Ein Fall von Illoyalität
Molitors Suspendierung wurde vom damaligen OB Richrath mit Illoyalität begründet: Der Brief, in dem der Kämmerer die Verhältnisse an der Spitze der Stadtverwaltung anprangerte, war auf seinen ausdrücklichen Wunsch hin im Stadtrat verlesen worden. Diesen Job hatte Stefan Hebbel übernommen, seinerzeit noch Vorsitzender der CDU-Fraktion. Dass die Kritik öffentlich gemacht wurde, hatte zunächst vor allem bei den Grünen für Empörung gesorgt; aus dieser Fraktion kam sofort der Ruf nach disziplinarischen Maßnahmen gegen Molitor. Kurz darauf wurden sie vollzogen: Als Molitor nach überstandener Krankheit Mitte August zum Dienst erschien, schickte der OB ihn wieder nach Hause.

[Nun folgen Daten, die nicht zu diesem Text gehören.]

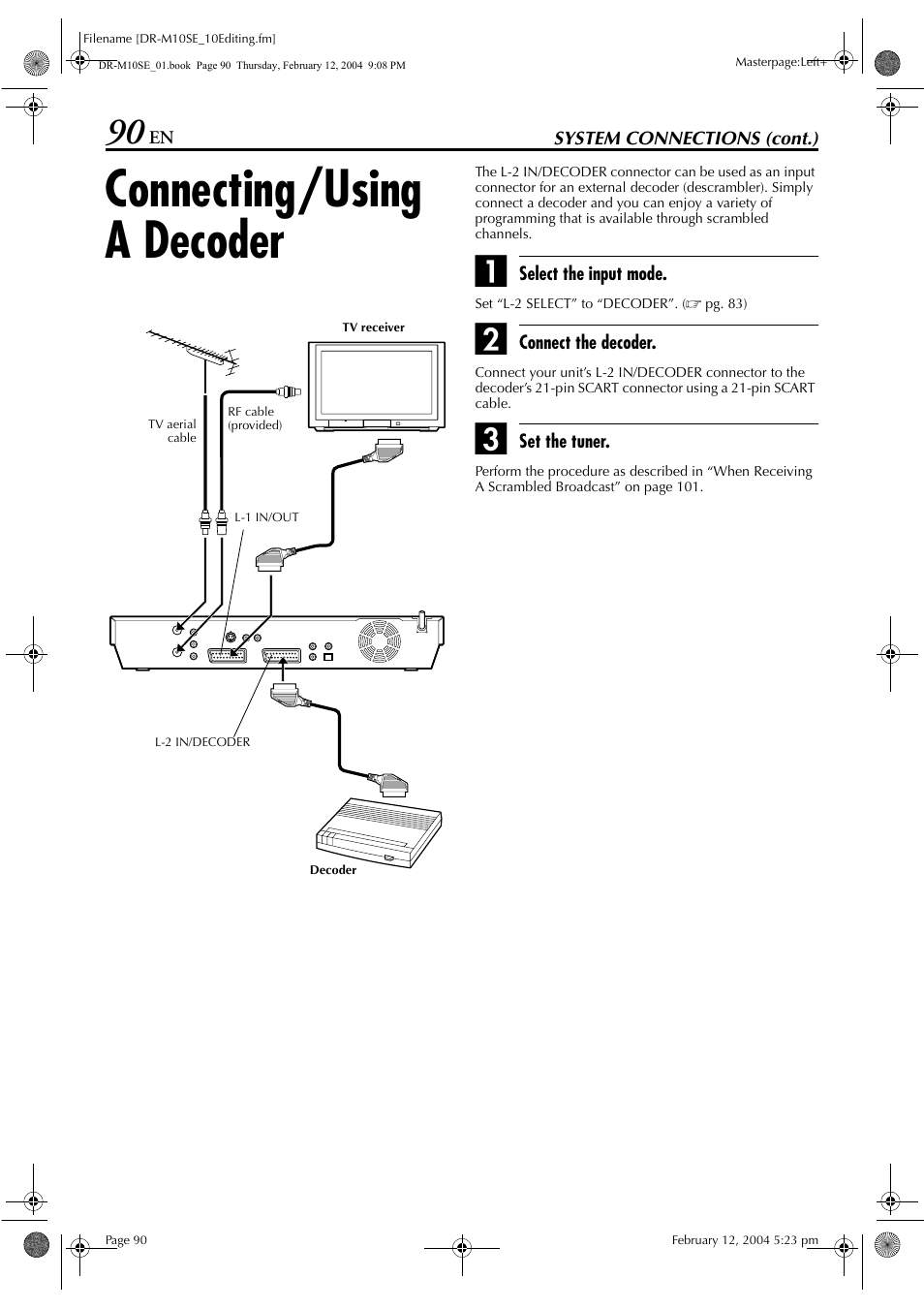 Filename [DR-M10SE_10Editing.fm]

DR-M10SE_01.book Page 90 Thursday, February 12, 2004 9:08 PM

Masterpage:Left+

90 EN

SYSTEM CONNECTIONS (cont.)

Connecting/Using A Decoder

TV receiver

TV aerial cable

RF cable (provided)

L-1 IN/OUT

L-2 IN/DECODER

Decoder

The L-2 IN/DECODER connector can be used as an input connector for an external decoder (descrambler). Simply connect a decoder and you can enjoy a variety of programming that is available through scrambled channels.

1 Select the input mode.

Set “L-2 SELECT” to “DECODER”. (☞ pg. 83)

2 Connect the decoder.

Connect your unit’s L-2 IN/DECODER connector to the decoder’s 21-pin SCART connector using a 21-pin SCART cable.

3 Set the tuner.

Perform the procedure as described in “When Receiving A Scrambled Broadcast” on page 101.

Page 90

February 12, 2004 5:23 pm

Wer immer ihm nachfolgt, wird es nicht leicht haben: Zwar hat noch der alte Stadtrat Ende Oktober nach langem Zögern einen Etat für das zu Ende gehende Jahr, vor allem aber ein Konzept zur Haushaltssicherung (HSK) mit knappster Mehrheit verabschiedet. Das HSK ist auf 15 Jahre angelegt. Das ist fünf Jahre länger als üblich. Es erlegt der Stadt und dem Stadtrat einerseits eine strenge Kostendisziplin – und nebenbei den Abbau von mehr als 700 Stellen in der Verwaltung – auf. Andererseits werden eine Menge Annahmen getroffen, die angesichts der langen Laufzeit einem Blick in die Glaskugel gleichen. Das gilt zumal für eine der größten Einnahmequellen der Stadt Leverkusen: die Gewerbesteuer.